Beginning with the line that contains "kingdom: Animalia", reproduce the remaining lines of the material exactly, up to and including the last one, but no pictures.

[AVAILABLE RECORDS — start]

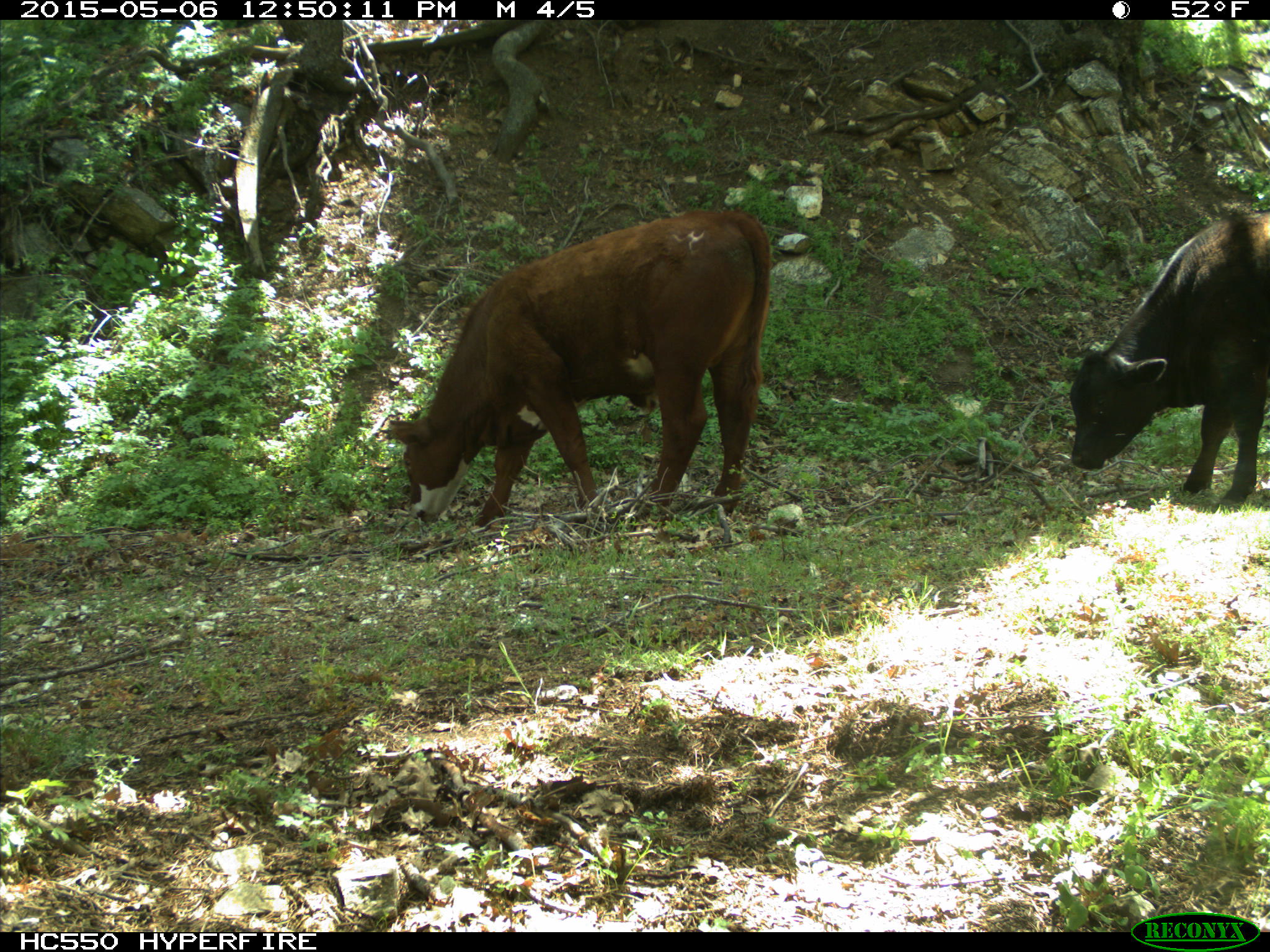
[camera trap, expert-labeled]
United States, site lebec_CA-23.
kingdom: Animalia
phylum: Chordata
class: Mammalia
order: Artiodactyla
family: Bovidae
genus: Bos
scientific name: Bos taurus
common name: domestic cow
Bos taurus (domestic cow).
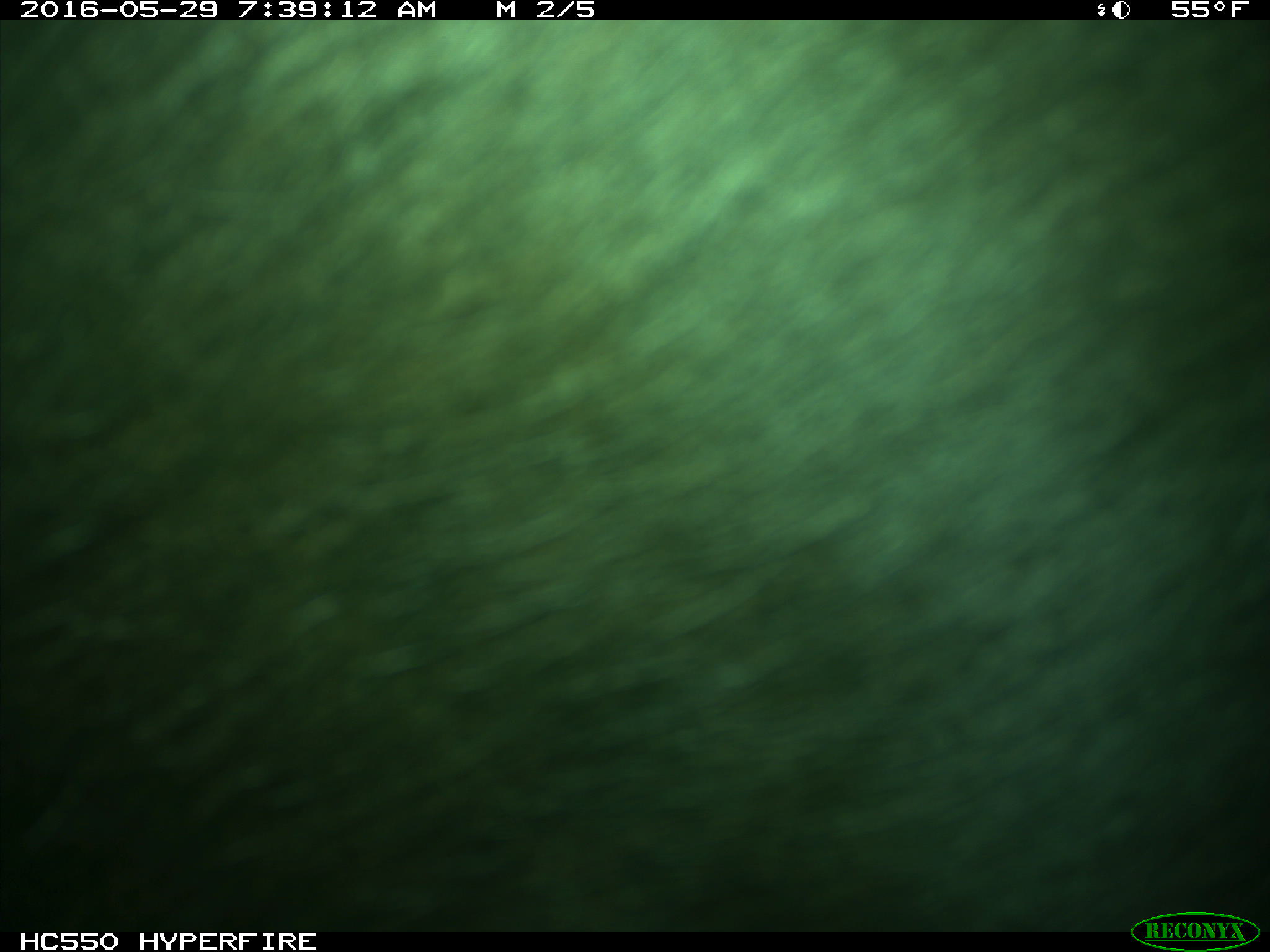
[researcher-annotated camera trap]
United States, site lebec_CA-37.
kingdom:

[AVAILABLE RECORDS — finish]

## RESPONSE BELOW
kingdom: Animalia
phylum: Chordata
class: Mammalia
order: Artiodactyla
family: Bovidae
genus: Bos
scientific name: Bos taurus
common name: domestic cow
Bos taurus (domestic cow).
[researcher-annotated camera trap]
United States, site lebec_CA-37.
kingdom:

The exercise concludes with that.